MCNNEWS.ID – CIAMIS
Kasus dugaan intimidasi dan pemerasan terhadap Kepala SDN 2 Sukanagara, Irmawati, di Kecamatan Jatinagara, Kabupaten Ciamis, memicu perhatian publik.
Persatuan Guru Republik Indonesia (PGRI) Kabupaten Ciamis bersama sejumlah organisasi pers bergerak cepat memfasilitasi forum mediasi untuk mencari solusi, Selasa (23/9/2025) di Wisma PGRI Ciamis.
Seorang oknum wartawan berulang kali mengirim pesan ancaman hingga larut malam, sehingga mengganggu ketenangan Irmawati dan anak didiknya. “Pesan ancaman seperti ‘akan saya beritakan’ jelas menekan saya. Kalau konfirmasi, bukan dengan cara seperti itu,” tegasnya.
Ia bahkan menyatakan siap menempuh jalur hukum jika masalah tidak terselesaikan dengan baik.

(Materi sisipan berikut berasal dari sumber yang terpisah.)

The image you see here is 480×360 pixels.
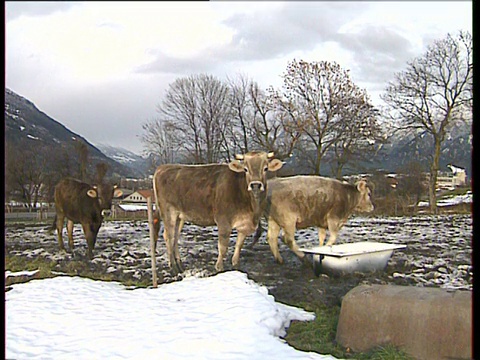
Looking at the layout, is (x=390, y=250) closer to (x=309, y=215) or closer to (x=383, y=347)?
(x=309, y=215)

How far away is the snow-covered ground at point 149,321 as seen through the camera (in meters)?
4.00

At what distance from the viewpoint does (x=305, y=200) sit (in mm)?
8602

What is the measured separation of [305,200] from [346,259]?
5.68 ft

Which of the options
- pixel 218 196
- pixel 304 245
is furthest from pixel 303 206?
pixel 304 245

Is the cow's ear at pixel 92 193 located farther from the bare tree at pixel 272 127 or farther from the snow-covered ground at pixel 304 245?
the bare tree at pixel 272 127

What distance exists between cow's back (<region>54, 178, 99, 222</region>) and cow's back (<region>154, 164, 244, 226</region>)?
225 centimetres

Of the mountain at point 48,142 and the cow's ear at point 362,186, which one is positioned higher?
the mountain at point 48,142

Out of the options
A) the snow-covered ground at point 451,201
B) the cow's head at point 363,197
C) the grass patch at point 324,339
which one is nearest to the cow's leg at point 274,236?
the cow's head at point 363,197

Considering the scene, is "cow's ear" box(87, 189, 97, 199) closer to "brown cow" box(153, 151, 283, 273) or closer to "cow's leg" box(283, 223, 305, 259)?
"brown cow" box(153, 151, 283, 273)

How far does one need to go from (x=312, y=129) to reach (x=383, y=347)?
9748mm

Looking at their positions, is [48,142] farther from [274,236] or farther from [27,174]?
[274,236]

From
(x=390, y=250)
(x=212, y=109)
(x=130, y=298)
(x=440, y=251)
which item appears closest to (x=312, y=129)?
(x=212, y=109)

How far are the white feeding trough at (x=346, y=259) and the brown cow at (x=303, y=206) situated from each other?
1.10 m

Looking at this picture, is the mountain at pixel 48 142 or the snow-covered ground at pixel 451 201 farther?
the snow-covered ground at pixel 451 201
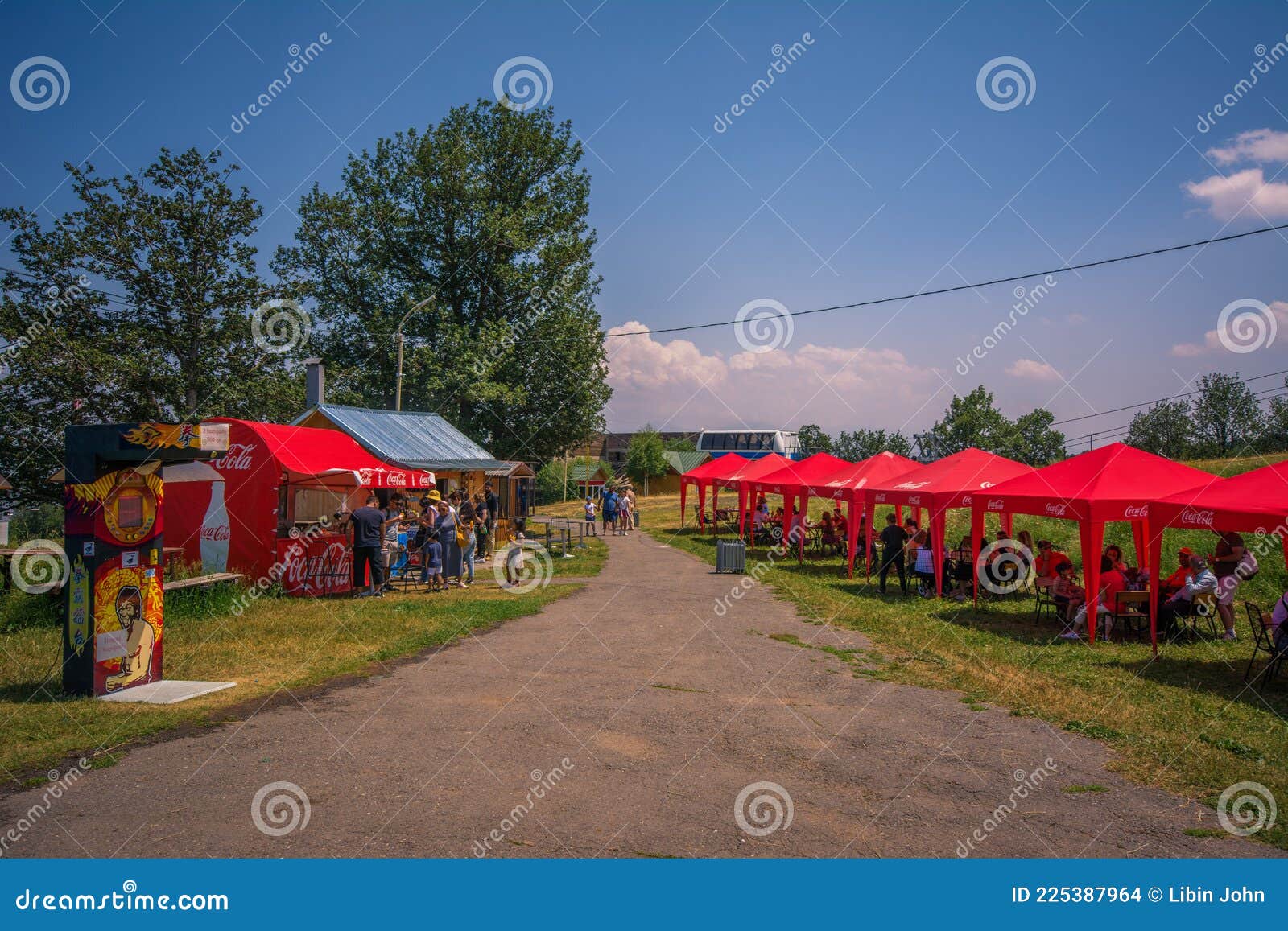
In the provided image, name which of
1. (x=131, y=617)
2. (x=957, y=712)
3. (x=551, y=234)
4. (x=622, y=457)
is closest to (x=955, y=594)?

Ketua PGRI Ciamis, Edi Rusyana atau Apih, menegaskan bahwa forum tersebut menjadi wadah bersama untuk mencari solusi, bukan sidang formal. “Kami ingin menjamin keamanan anggota dan menjadikan kasus ini pelajaran berharga.
Guru harus tetap aman dalam mendidik, sementara wartawan wajib bekerja dengan etika,” ujarnya.
Kepala Bidang GTK Dinas Pendidikan Kabupaten Ciamis, Dinan Lazuardi, menekankan pentingnya sinergi antara pendidikan dan media. “Kami terbuka untuk bersinergi dengan wartawan.
Tetapi, jika ada guru bermasalah, biarlah Dinas Pendidikan yang memproses, bukan pihak lain yang mengintervensi,” tegasnya.
Ketua PD IWO Ciamis, Heru Pramono, menolak keras praktik intimidasi dan pemerasan oleh oknum wartawan.
Menurutnya, tindakan semacam itu melanggar Undang-Undang Pers dan Kode Etik Jurnalistik (KEJ). “Wartawan harus menjunjung etika, tidak boleh mengintimidasi narasumber apalagi meminta uang. Prinsip 5W+1H harus tetap jadi pedoman,” kata Heru.
Forum yang dihadiri PGRI, PWI, IJTI, IWO, IPJI, dan AWDI itu menyepakati pentingnya menjaga martabat profesi masing-masing.
Guru mendidik dengan aman, wartawan bekerja dengan etika, dan keduanya bersinergi demi kepentingan publik.